A relief valve is essentially a plug held in place by a spring, next to which which is a reservoir. When systemic pressure gets too large (called a relief valve’s ‘cracking pressure’) the spring is compressed and the plug retracts slightly, allowing hydraulic fluid to escape into the reservoir. Once the excess pressure is released, the spring forces the plug back into place. Most relief valves have screws attached to the springs so that the pressure at which they crack can be changed by the user.
Reducing Valves
Reducing valves also operate to modulate pressure within a system, but they act without allowing any fluid to leave the hydraulic system. Instead, if pressure gets too high on one end of the reducing valve, the valve simply shuts. The pressure on one side of the valve remains high, but on the other side, it stabilizes.
Reducing valves are a common component of hydraulic manifolds, wherein the manifold itself (usually a single piece of shaped metal) can endure significantly higher pressures than the pipes, junctures, and valves that are not part of the manifold.
Sequence valves
Whenever you have a hydraulic circuit wherein two actuators that are in sequence along a single circuit must move in succession (rather than all moving simultaneously), a sequence — or, more accurately, a sequence of sequence valves — is the tool for the job. Each sequence valve looks much like a relief valve (see last entry), except instead of draining into a reservoir, when the sequence valve cracks, the hydraulic fluid flows down the circuit and continues working — and, a sequence valve shuts it’s own input if the valve is over-pressured. Sequence valves do also have a drain placed above the point at which the circuit continues, so if they are forced open by over-pressure, excess fluid will drain out until the valve can open again and resume normal function.

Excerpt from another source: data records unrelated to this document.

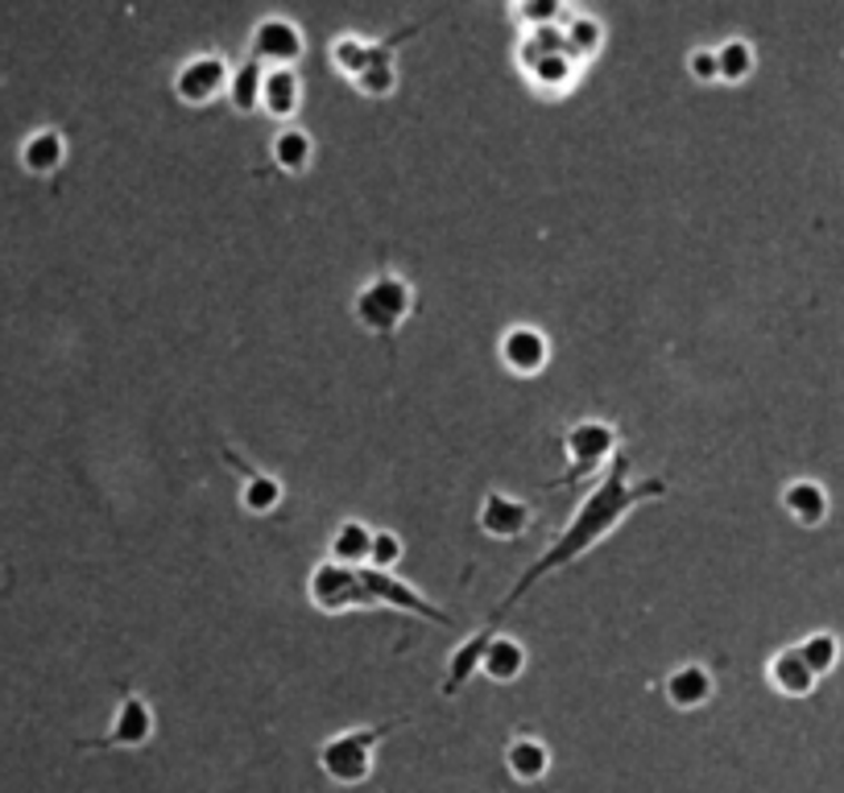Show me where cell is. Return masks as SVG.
I'll list each match as a JSON object with an SVG mask.
<instances>
[{
	"label": "cell",
	"mask_w": 844,
	"mask_h": 793,
	"mask_svg": "<svg viewBox=\"0 0 844 793\" xmlns=\"http://www.w3.org/2000/svg\"><path fill=\"white\" fill-rule=\"evenodd\" d=\"M667 492H670L667 479H634V463H629L626 455H617L609 472L600 476L597 488L588 492L580 505H576V513L568 517V525H563V529L551 537V546L542 549L539 558H534V563L518 575V583L510 587V595L497 604V612L484 624L497 633L501 616L522 604L526 595L534 592L542 578H551L555 571H563V566H571V563H580L583 554H592L605 537L617 534V529H621V525H626V521L634 517L641 505L663 500Z\"/></svg>",
	"instance_id": "cell-1"
},
{
	"label": "cell",
	"mask_w": 844,
	"mask_h": 793,
	"mask_svg": "<svg viewBox=\"0 0 844 793\" xmlns=\"http://www.w3.org/2000/svg\"><path fill=\"white\" fill-rule=\"evenodd\" d=\"M563 455L568 467L551 479V488H576L583 479L609 472L612 459L621 455V430L605 418H580L563 430Z\"/></svg>",
	"instance_id": "cell-2"
},
{
	"label": "cell",
	"mask_w": 844,
	"mask_h": 793,
	"mask_svg": "<svg viewBox=\"0 0 844 793\" xmlns=\"http://www.w3.org/2000/svg\"><path fill=\"white\" fill-rule=\"evenodd\" d=\"M410 315H414V286L393 269H377L352 298V318L369 335H398Z\"/></svg>",
	"instance_id": "cell-3"
},
{
	"label": "cell",
	"mask_w": 844,
	"mask_h": 793,
	"mask_svg": "<svg viewBox=\"0 0 844 793\" xmlns=\"http://www.w3.org/2000/svg\"><path fill=\"white\" fill-rule=\"evenodd\" d=\"M398 720L390 723H373V727H349V732H335L320 744V769L323 777L340 785V790H356L369 781L373 773V752L385 736H390Z\"/></svg>",
	"instance_id": "cell-4"
},
{
	"label": "cell",
	"mask_w": 844,
	"mask_h": 793,
	"mask_svg": "<svg viewBox=\"0 0 844 793\" xmlns=\"http://www.w3.org/2000/svg\"><path fill=\"white\" fill-rule=\"evenodd\" d=\"M306 599L315 612L323 616H344V612H369L373 595L364 592L361 571H349V566H335V563H320L306 578Z\"/></svg>",
	"instance_id": "cell-5"
},
{
	"label": "cell",
	"mask_w": 844,
	"mask_h": 793,
	"mask_svg": "<svg viewBox=\"0 0 844 793\" xmlns=\"http://www.w3.org/2000/svg\"><path fill=\"white\" fill-rule=\"evenodd\" d=\"M306 54V38H303V29L294 26L291 17H262L257 26H253V33H248V54L257 67H265V71H277V67H291V71H298V62H303Z\"/></svg>",
	"instance_id": "cell-6"
},
{
	"label": "cell",
	"mask_w": 844,
	"mask_h": 793,
	"mask_svg": "<svg viewBox=\"0 0 844 793\" xmlns=\"http://www.w3.org/2000/svg\"><path fill=\"white\" fill-rule=\"evenodd\" d=\"M154 732H158L154 707H149V703L137 691H125V694H120L117 711H112V723H108V732H104L100 740H91V744H79V749H88V752L146 749L149 740H154Z\"/></svg>",
	"instance_id": "cell-7"
},
{
	"label": "cell",
	"mask_w": 844,
	"mask_h": 793,
	"mask_svg": "<svg viewBox=\"0 0 844 793\" xmlns=\"http://www.w3.org/2000/svg\"><path fill=\"white\" fill-rule=\"evenodd\" d=\"M228 75H233V62L224 54H212V50L190 54L175 71V96L190 108H207L228 91Z\"/></svg>",
	"instance_id": "cell-8"
},
{
	"label": "cell",
	"mask_w": 844,
	"mask_h": 793,
	"mask_svg": "<svg viewBox=\"0 0 844 793\" xmlns=\"http://www.w3.org/2000/svg\"><path fill=\"white\" fill-rule=\"evenodd\" d=\"M361 583L364 592L373 595L377 607H393V612H406V616H419V621L431 624H452V616L435 607L419 587H410L406 578H398L393 571H373V566H361Z\"/></svg>",
	"instance_id": "cell-9"
},
{
	"label": "cell",
	"mask_w": 844,
	"mask_h": 793,
	"mask_svg": "<svg viewBox=\"0 0 844 793\" xmlns=\"http://www.w3.org/2000/svg\"><path fill=\"white\" fill-rule=\"evenodd\" d=\"M419 33V26H406L402 33H393V38H377V42H369V38H361V33H340L332 42V50H327V58H332V67L344 79H356L361 71H369L373 62H398V46H406L410 38Z\"/></svg>",
	"instance_id": "cell-10"
},
{
	"label": "cell",
	"mask_w": 844,
	"mask_h": 793,
	"mask_svg": "<svg viewBox=\"0 0 844 793\" xmlns=\"http://www.w3.org/2000/svg\"><path fill=\"white\" fill-rule=\"evenodd\" d=\"M497 356L506 364V373L513 376H539L547 373L551 364V339L542 327H530V323H513L501 331V344H497Z\"/></svg>",
	"instance_id": "cell-11"
},
{
	"label": "cell",
	"mask_w": 844,
	"mask_h": 793,
	"mask_svg": "<svg viewBox=\"0 0 844 793\" xmlns=\"http://www.w3.org/2000/svg\"><path fill=\"white\" fill-rule=\"evenodd\" d=\"M477 525H481V534L493 537V542H518V537L534 525V505H526V500H518L510 492H489L481 500Z\"/></svg>",
	"instance_id": "cell-12"
},
{
	"label": "cell",
	"mask_w": 844,
	"mask_h": 793,
	"mask_svg": "<svg viewBox=\"0 0 844 793\" xmlns=\"http://www.w3.org/2000/svg\"><path fill=\"white\" fill-rule=\"evenodd\" d=\"M663 694H667V703L675 711H699L704 703H713V694H716L713 670L699 662L675 665L667 678H663Z\"/></svg>",
	"instance_id": "cell-13"
},
{
	"label": "cell",
	"mask_w": 844,
	"mask_h": 793,
	"mask_svg": "<svg viewBox=\"0 0 844 793\" xmlns=\"http://www.w3.org/2000/svg\"><path fill=\"white\" fill-rule=\"evenodd\" d=\"M224 459L233 463V472H241V479H245V488H241V505H245V513H253V517H269V513H277L282 496H286L282 479H274L269 472H253L233 447H224Z\"/></svg>",
	"instance_id": "cell-14"
},
{
	"label": "cell",
	"mask_w": 844,
	"mask_h": 793,
	"mask_svg": "<svg viewBox=\"0 0 844 793\" xmlns=\"http://www.w3.org/2000/svg\"><path fill=\"white\" fill-rule=\"evenodd\" d=\"M493 628L489 624H481L477 633L468 636V641H460L452 650V657H448V674H443V682H439V694H455V691H464L468 682L481 674V662H484V645L493 641Z\"/></svg>",
	"instance_id": "cell-15"
},
{
	"label": "cell",
	"mask_w": 844,
	"mask_h": 793,
	"mask_svg": "<svg viewBox=\"0 0 844 793\" xmlns=\"http://www.w3.org/2000/svg\"><path fill=\"white\" fill-rule=\"evenodd\" d=\"M303 108V79L291 67H277V71H265L262 79V112L291 125L294 116Z\"/></svg>",
	"instance_id": "cell-16"
},
{
	"label": "cell",
	"mask_w": 844,
	"mask_h": 793,
	"mask_svg": "<svg viewBox=\"0 0 844 793\" xmlns=\"http://www.w3.org/2000/svg\"><path fill=\"white\" fill-rule=\"evenodd\" d=\"M369 549H373V525L364 521H340L327 537V563L349 566V571H361L369 566Z\"/></svg>",
	"instance_id": "cell-17"
},
{
	"label": "cell",
	"mask_w": 844,
	"mask_h": 793,
	"mask_svg": "<svg viewBox=\"0 0 844 793\" xmlns=\"http://www.w3.org/2000/svg\"><path fill=\"white\" fill-rule=\"evenodd\" d=\"M766 678H771V686L778 694H786V698H807V694L815 691V674L807 670V662L799 657V645H786V650H778L771 657V665H766Z\"/></svg>",
	"instance_id": "cell-18"
},
{
	"label": "cell",
	"mask_w": 844,
	"mask_h": 793,
	"mask_svg": "<svg viewBox=\"0 0 844 793\" xmlns=\"http://www.w3.org/2000/svg\"><path fill=\"white\" fill-rule=\"evenodd\" d=\"M526 674V645L518 636L497 633L484 645V662H481V678L497 682V686H510Z\"/></svg>",
	"instance_id": "cell-19"
},
{
	"label": "cell",
	"mask_w": 844,
	"mask_h": 793,
	"mask_svg": "<svg viewBox=\"0 0 844 793\" xmlns=\"http://www.w3.org/2000/svg\"><path fill=\"white\" fill-rule=\"evenodd\" d=\"M783 508L795 525L815 529L820 521L828 517V492H824V484H815V479H791L783 488Z\"/></svg>",
	"instance_id": "cell-20"
},
{
	"label": "cell",
	"mask_w": 844,
	"mask_h": 793,
	"mask_svg": "<svg viewBox=\"0 0 844 793\" xmlns=\"http://www.w3.org/2000/svg\"><path fill=\"white\" fill-rule=\"evenodd\" d=\"M506 769H510V777L518 781V785H539V781L551 773V749L534 736L510 740V749H506Z\"/></svg>",
	"instance_id": "cell-21"
},
{
	"label": "cell",
	"mask_w": 844,
	"mask_h": 793,
	"mask_svg": "<svg viewBox=\"0 0 844 793\" xmlns=\"http://www.w3.org/2000/svg\"><path fill=\"white\" fill-rule=\"evenodd\" d=\"M269 158L282 174H306L311 161H315V141L298 125H282L274 132V141H269Z\"/></svg>",
	"instance_id": "cell-22"
},
{
	"label": "cell",
	"mask_w": 844,
	"mask_h": 793,
	"mask_svg": "<svg viewBox=\"0 0 844 793\" xmlns=\"http://www.w3.org/2000/svg\"><path fill=\"white\" fill-rule=\"evenodd\" d=\"M67 161V141L59 129H38L21 141V166L30 174H55Z\"/></svg>",
	"instance_id": "cell-23"
},
{
	"label": "cell",
	"mask_w": 844,
	"mask_h": 793,
	"mask_svg": "<svg viewBox=\"0 0 844 793\" xmlns=\"http://www.w3.org/2000/svg\"><path fill=\"white\" fill-rule=\"evenodd\" d=\"M559 38H563V50H568L580 67H588L592 58L600 54V46H605V26H600L597 17H583V13H571L559 29Z\"/></svg>",
	"instance_id": "cell-24"
},
{
	"label": "cell",
	"mask_w": 844,
	"mask_h": 793,
	"mask_svg": "<svg viewBox=\"0 0 844 793\" xmlns=\"http://www.w3.org/2000/svg\"><path fill=\"white\" fill-rule=\"evenodd\" d=\"M262 79H265V67H257L253 58L233 62V75H228V91H224V100L233 103L241 116H253L257 108H262Z\"/></svg>",
	"instance_id": "cell-25"
},
{
	"label": "cell",
	"mask_w": 844,
	"mask_h": 793,
	"mask_svg": "<svg viewBox=\"0 0 844 793\" xmlns=\"http://www.w3.org/2000/svg\"><path fill=\"white\" fill-rule=\"evenodd\" d=\"M716 67H720V83H745L757 67V50L749 38H725L716 46Z\"/></svg>",
	"instance_id": "cell-26"
},
{
	"label": "cell",
	"mask_w": 844,
	"mask_h": 793,
	"mask_svg": "<svg viewBox=\"0 0 844 793\" xmlns=\"http://www.w3.org/2000/svg\"><path fill=\"white\" fill-rule=\"evenodd\" d=\"M799 657L807 662V670H812L815 678H824V674H832L836 670V662H841V641L832 633H807L799 641Z\"/></svg>",
	"instance_id": "cell-27"
},
{
	"label": "cell",
	"mask_w": 844,
	"mask_h": 793,
	"mask_svg": "<svg viewBox=\"0 0 844 793\" xmlns=\"http://www.w3.org/2000/svg\"><path fill=\"white\" fill-rule=\"evenodd\" d=\"M510 17L526 33H542V29H555V21H563V4L559 0H522V4H513Z\"/></svg>",
	"instance_id": "cell-28"
},
{
	"label": "cell",
	"mask_w": 844,
	"mask_h": 793,
	"mask_svg": "<svg viewBox=\"0 0 844 793\" xmlns=\"http://www.w3.org/2000/svg\"><path fill=\"white\" fill-rule=\"evenodd\" d=\"M352 87L361 91L364 100H385V96H393V87H398V67H393V62H373L369 71H361L352 79Z\"/></svg>",
	"instance_id": "cell-29"
},
{
	"label": "cell",
	"mask_w": 844,
	"mask_h": 793,
	"mask_svg": "<svg viewBox=\"0 0 844 793\" xmlns=\"http://www.w3.org/2000/svg\"><path fill=\"white\" fill-rule=\"evenodd\" d=\"M402 554H406V546H402V537L393 534V529H373V549H369V566L373 571H393V566L402 563Z\"/></svg>",
	"instance_id": "cell-30"
},
{
	"label": "cell",
	"mask_w": 844,
	"mask_h": 793,
	"mask_svg": "<svg viewBox=\"0 0 844 793\" xmlns=\"http://www.w3.org/2000/svg\"><path fill=\"white\" fill-rule=\"evenodd\" d=\"M687 75H691L696 83H720L716 46H696V50H687Z\"/></svg>",
	"instance_id": "cell-31"
}]
</instances>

To illustrate: you have a pipe along which fluid is being pumped. The first juncture splits two ways: to an actuator and to a sequence valve. The sequence valve is set to crack at a pressure above the amount needed for the actuator to do it’s work, so the actuator works first, then as pressure builds, the sequence valve cracks. Next in line is another actuator/valve juncture, and once again the sequence valve won’t crack until the actuator has done it’s work, and so forth, ensuring that each actuator goes off in sequence.
Counterbalancing valves
A counterbalancing valve looks and acts much like a sequence valve, but it has no drain to allow excess fluid to be removed from the system if it is over-pressured. Instead, a line feeds fluid from the over-pressure escape back into the valve’s output line, creating a feedback effect that limits the pressure that an actuator is able to force back into the system. This is vitally important, for example, when an actuator is working under a heavy load — the weight of the load could potentially cause extraordinary strain on the hydraulic circuit, but a counterbalancing valve alleviates that danger.
Unloading valves
Unloading valves are basically user-operated doorways that open into a tank and allow hydraulic fluid to flow out of the system into the tank. They’re used in several circumstances, but the most common is in a system where you have two hydraulic pumps and an actuator that is designed to move in two ‘modes’ — under low fluid volume, both pumps activate and move the actuator in a fast (high flow rate) but weak (low pressure) fashion. Or, under high volume, a single pump moves the actuator in a slow but powerful fashion. An unloading valve is the key to switching between those two modes.